What you need to do: Please print every item below word for word, leaving the pictures out of your answer.

:: Record list ::

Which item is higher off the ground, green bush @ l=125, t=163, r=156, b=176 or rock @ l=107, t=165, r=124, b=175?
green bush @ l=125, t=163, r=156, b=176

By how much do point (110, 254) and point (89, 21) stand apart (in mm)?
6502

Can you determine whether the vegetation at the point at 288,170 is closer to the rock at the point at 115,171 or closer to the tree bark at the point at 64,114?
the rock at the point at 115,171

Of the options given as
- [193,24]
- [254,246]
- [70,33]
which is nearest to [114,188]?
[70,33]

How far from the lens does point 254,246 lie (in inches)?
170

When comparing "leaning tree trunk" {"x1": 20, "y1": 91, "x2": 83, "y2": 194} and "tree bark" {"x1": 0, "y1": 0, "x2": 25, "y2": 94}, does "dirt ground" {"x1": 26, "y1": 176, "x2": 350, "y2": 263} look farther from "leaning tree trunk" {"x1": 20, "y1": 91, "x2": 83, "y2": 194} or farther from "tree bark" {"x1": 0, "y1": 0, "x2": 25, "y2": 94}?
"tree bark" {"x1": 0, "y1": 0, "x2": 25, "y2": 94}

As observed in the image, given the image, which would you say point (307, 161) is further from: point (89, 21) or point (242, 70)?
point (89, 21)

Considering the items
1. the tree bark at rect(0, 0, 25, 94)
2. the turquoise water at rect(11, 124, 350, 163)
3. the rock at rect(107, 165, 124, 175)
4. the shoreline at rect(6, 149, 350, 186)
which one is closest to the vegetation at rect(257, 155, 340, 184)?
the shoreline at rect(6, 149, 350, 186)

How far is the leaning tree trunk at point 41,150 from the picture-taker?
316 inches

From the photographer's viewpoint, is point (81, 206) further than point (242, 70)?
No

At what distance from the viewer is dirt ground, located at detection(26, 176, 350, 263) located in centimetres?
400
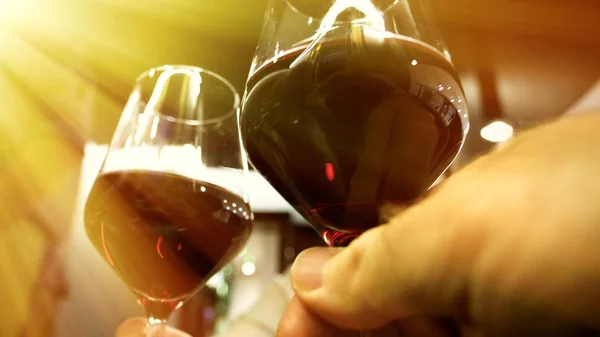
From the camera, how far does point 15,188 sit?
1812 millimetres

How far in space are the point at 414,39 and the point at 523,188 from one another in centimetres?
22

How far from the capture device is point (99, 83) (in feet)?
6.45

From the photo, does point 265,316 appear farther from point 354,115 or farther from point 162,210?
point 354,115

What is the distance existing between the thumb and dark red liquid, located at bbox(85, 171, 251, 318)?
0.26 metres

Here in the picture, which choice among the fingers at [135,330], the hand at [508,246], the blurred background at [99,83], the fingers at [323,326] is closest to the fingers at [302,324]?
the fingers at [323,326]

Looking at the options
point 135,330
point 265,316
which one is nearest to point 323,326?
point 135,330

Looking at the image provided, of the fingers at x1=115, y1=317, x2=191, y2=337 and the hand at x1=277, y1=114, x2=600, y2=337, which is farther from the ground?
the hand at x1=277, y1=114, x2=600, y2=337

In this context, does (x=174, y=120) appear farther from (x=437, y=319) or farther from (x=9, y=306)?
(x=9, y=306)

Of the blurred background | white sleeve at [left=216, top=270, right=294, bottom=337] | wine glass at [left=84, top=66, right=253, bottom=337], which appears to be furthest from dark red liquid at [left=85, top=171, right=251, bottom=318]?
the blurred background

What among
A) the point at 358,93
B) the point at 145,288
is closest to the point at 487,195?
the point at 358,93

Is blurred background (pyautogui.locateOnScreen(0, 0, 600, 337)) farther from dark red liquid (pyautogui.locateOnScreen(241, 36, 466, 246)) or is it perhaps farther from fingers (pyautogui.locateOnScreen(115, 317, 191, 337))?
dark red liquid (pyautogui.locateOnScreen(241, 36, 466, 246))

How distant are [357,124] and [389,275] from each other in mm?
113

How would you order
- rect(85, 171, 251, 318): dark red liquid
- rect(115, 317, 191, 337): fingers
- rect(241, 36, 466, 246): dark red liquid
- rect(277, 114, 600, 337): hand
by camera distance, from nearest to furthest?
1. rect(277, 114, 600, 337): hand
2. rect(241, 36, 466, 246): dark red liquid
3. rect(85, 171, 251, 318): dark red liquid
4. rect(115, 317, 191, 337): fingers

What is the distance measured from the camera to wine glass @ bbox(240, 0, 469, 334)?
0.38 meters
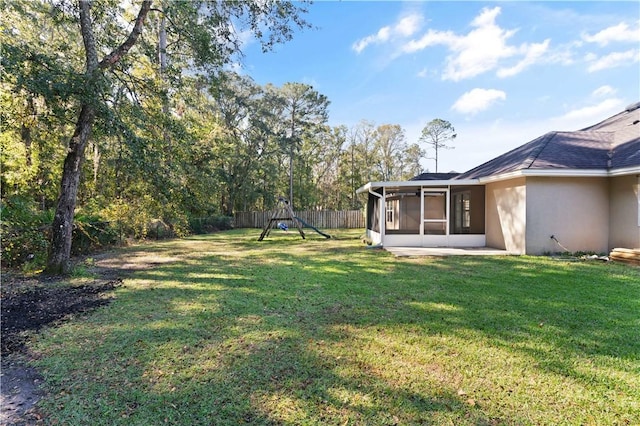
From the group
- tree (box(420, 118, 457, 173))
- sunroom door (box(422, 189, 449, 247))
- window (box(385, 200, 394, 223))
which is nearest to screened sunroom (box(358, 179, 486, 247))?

:::

Task solution:
Which item is higher off the ground, green bush @ l=125, t=163, r=156, b=176 or rock @ l=107, t=165, r=124, b=175?
green bush @ l=125, t=163, r=156, b=176

By how much do point (110, 254) and point (89, 21) stand apart (in mm)?
6502

Can you determine whether the vegetation at the point at 288,170 is closer to the rock at the point at 115,171 or closer to the tree bark at the point at 64,114?
the rock at the point at 115,171

Of the options given as
- [193,24]
- [254,246]
- [70,33]
which is nearest to [114,188]?
[70,33]

How far from the lens does point 254,246 lie (in inches)?
170

When comparing "leaning tree trunk" {"x1": 20, "y1": 91, "x2": 83, "y2": 194} and "tree bark" {"x1": 0, "y1": 0, "x2": 25, "y2": 94}, does "dirt ground" {"x1": 26, "y1": 176, "x2": 350, "y2": 263} look farther from "leaning tree trunk" {"x1": 20, "y1": 91, "x2": 83, "y2": 194} or farther from "tree bark" {"x1": 0, "y1": 0, "x2": 25, "y2": 94}?
"tree bark" {"x1": 0, "y1": 0, "x2": 25, "y2": 94}

As observed in the image, given the image, which would you say point (307, 161) is further from: point (89, 21) or point (242, 70)?
point (89, 21)

Considering the items
1. the tree bark at rect(0, 0, 25, 94)
2. the turquoise water at rect(11, 124, 350, 163)
3. the rock at rect(107, 165, 124, 175)
4. the shoreline at rect(6, 149, 350, 186)
which one is closest to the vegetation at rect(257, 155, 340, 184)?
the shoreline at rect(6, 149, 350, 186)

How far is the leaning tree trunk at point 41,150 from the picture-taker?
316 inches

From the photographer's viewpoint, is point (81, 206) further than point (242, 70)?
No

At what distance from the viewer is dirt ground, located at detection(26, 176, 350, 263) located in centimetres?
400
From the camera, how far does point 15,188 sit?
1812 millimetres

How far in space are the point at 414,39 and the point at 523,188 from one another in centimetres?
22

How far from the capture device is point (99, 83) (in feet)?
6.45

From the photo, does point 265,316 appear farther from point 354,115 or farther from point 162,210?
point 354,115

What is the distance existing between the thumb and dark red liquid, located at bbox(85, 171, 251, 318)?
0.26 metres

Here in the picture, which choice among the fingers at [135,330], the hand at [508,246], the blurred background at [99,83], the fingers at [323,326] is closest to the fingers at [302,324]?
the fingers at [323,326]

Looking at the options
point 135,330
point 265,316
which one is nearest to point 323,326?
point 135,330

Looking at the image provided, of the fingers at x1=115, y1=317, x2=191, y2=337 and the hand at x1=277, y1=114, x2=600, y2=337, which is farther from the ground?
the hand at x1=277, y1=114, x2=600, y2=337

In this context, does (x=174, y=120) appear farther from (x=437, y=319) or farther from (x=9, y=306)?
(x=9, y=306)

Of the blurred background | white sleeve at [left=216, top=270, right=294, bottom=337] | wine glass at [left=84, top=66, right=253, bottom=337], which appears to be furthest from dark red liquid at [left=85, top=171, right=251, bottom=318]?
the blurred background

What among
A) the point at 358,93
B) the point at 145,288
is closest to the point at 487,195?
the point at 358,93

Is blurred background (pyautogui.locateOnScreen(0, 0, 600, 337)) farther from dark red liquid (pyautogui.locateOnScreen(241, 36, 466, 246)) or is it perhaps farther from fingers (pyautogui.locateOnScreen(115, 317, 191, 337))?
dark red liquid (pyautogui.locateOnScreen(241, 36, 466, 246))

How distant are [357,124] and [389,275] from each other in mm?
113

How would you order
- rect(85, 171, 251, 318): dark red liquid
- rect(115, 317, 191, 337): fingers
- rect(241, 36, 466, 246): dark red liquid
- rect(277, 114, 600, 337): hand
by camera distance, from nearest to furthest?
1. rect(277, 114, 600, 337): hand
2. rect(241, 36, 466, 246): dark red liquid
3. rect(85, 171, 251, 318): dark red liquid
4. rect(115, 317, 191, 337): fingers

What is the distance measured from the camera to wine glass @ bbox(240, 0, 469, 334)?
0.38 meters
From the group
- tree (box(420, 118, 457, 173))
- sunroom door (box(422, 189, 449, 247))
- window (box(385, 200, 394, 223))
which is nearest to screened sunroom (box(358, 179, 486, 247))?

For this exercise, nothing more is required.